Titus:5 For this cause I left thee in Crete, that thou ... See Moreshouldest set in order the things that are wanting, and ordain elders in every city, as I had appointed thee: 6 if any be blameless, the husband of one wife, having faithful children, not accused of riot or unruly. 7 For a bishop must be blameless, as the steward of God, not selfwilled, not quick to anger, not given to wine, not violent, not given to filthy lucre; 
Same here as elsewhere- such as A 'Bishop" may be the husband of one wife " etc.
Here is the rub - there is no record of any church that did not receive Apostolic Orders by way of laying on of hands such as St Paul to both Titus and Timothy. For whatever reason at the Reformation for breaking with Apostolicity- it was done openly, translations started to rise to cover up "Episkopoi" as "elder" or Overseer etc but they are not universal to early manuscripts , the Scripture or outside documents witnessing the offices of Deacon, Bishop and then Presbyter/Priest.
Ignatius describes the office inn 112 in this manner: "Avoid Divisions as the beginnings of evils. All of you follow the Bishop as Jesus Christ Himself". Now this may sound strange to modern ears but remember the Church was started by Jesus- he gave authority to the Apostles by laying hands on them and breathing the Holy Spirit on them and giving them the authority to retain and forgive sins and bind and loose . This they did and we know who they ordained.


----------



## au5t1n (May 4, 2010)

He is playing semantics games. Bishop does not mean the same thing in the Bible as it does in modern episcopalian government. Bishop and presbyter are used synonymously in the Bible.

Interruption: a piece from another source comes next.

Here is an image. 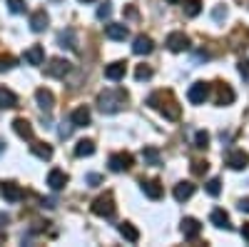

It's worth noting, though, that there is a "high Presbyterian" tradition which recognizes a distinct function of a Bishop as a chief elder, so to speak, and it is _much_ more like what the early church had than episcopalianism.

Reactions: Amen 1


----------



## tjm3383 (May 4, 2010)

Would the difference between Teaching Elder and Ruling Elder be an example of "High Presbyterian" tradition?


----------



## au5t1n (May 4, 2010)

Similar, I think.


----------



## MRC (May 4, 2010)

A _very_ helpful look at this topic is _Biblical Eldership_ by Alexander Strauch. He argues for a plurality of elders, where bishop, elder and pastor all refer to the same office. Stauch is from the baptist camp and so therefore argues against a binding authority beyond the local congregation (autonomy of the local church), which the Presbyterians (and I) would strongly disagree with. However, I have not yet seen a more thorough exegesis on the subject of elder in the church and I would suggest this text is of great value to Baptists and Presbyterians alike.


----------



## dudley (May 14, 2010)

Definitely the Presbyterian, the bible refers in the new testament to the "Elders" and the Episcapalians have a church form of Government which is modeled on the form of the Roman catholic church which corrupted the governmental structure of Christ's church.


----------



## raekwon (May 14, 2010)

dudley said:


> Definitely the Presbyterian, the bible refers in the new testament to the "Elders" and the Episcapalians have a church form of Government which is modeled on the form of the Roman catholic church which corrupted the governmental structure of Christ's church.


 
I have a tough time saying that what we call the "presbyterian" system of government (which necessarily includes the graded courts of sessions, presbyteries, and the general assembly) is any more biblical than, say, an autonomous church with a plurality of elders which reports to no higher courts.

Wiser? Maybe. More biblical? Nah.


----------



## Scott1 (May 15, 2010)

You may find helpful a book, _Who runs the church- 4 views on church government_
(link to on-line reading)
Who runs the church?: 4 views on ... - Google Books

A few things have become more clear to me about what we believe about church government:

1) Deacons and elders (bishops) are part of it.

2) It's very important to qualify those who will carefully handle authoritatively teaching the Word and administering the sacraments

3) Its details are not all sufficiently described in Scripture to insist on them. In many cases, we draw inferences, in others we don't have even a clear basis from which to draw inference.

4) What we confess, and practice has a big impact on how the covenant community functions

I really appreciate how the presbyterian system has orderly mechanisms to resolve disputes and check power.


----------



## rbcbob (May 15, 2010)

I think Samuel Miller in _The Ruling Elder_ demonstrated that from the early church onward churches were ruled by elders. This was true across several traditions and over many centuries.


----------



## au5t1n (May 15, 2010)

raekwon said:


> dudley said:
> 
> 
> > Definitely the Presbyterian, the bible refers in the new testament to the "Elders" and the Episcapalians have a church form of Government which is modeled on the form of the Roman catholic church which corrupted the governmental structure of Christ's church.
> ...


 
We might appeal to the fact that in the NT church, multiple congregations existed in a single city, yet they seem to have functioned as a single citywide church with common eldership. This is similar to a presbytery, though admittedly not identical. At the very least, we can infer that the church was viewed more organically than in a model of independent, autonomous local congregations.


----------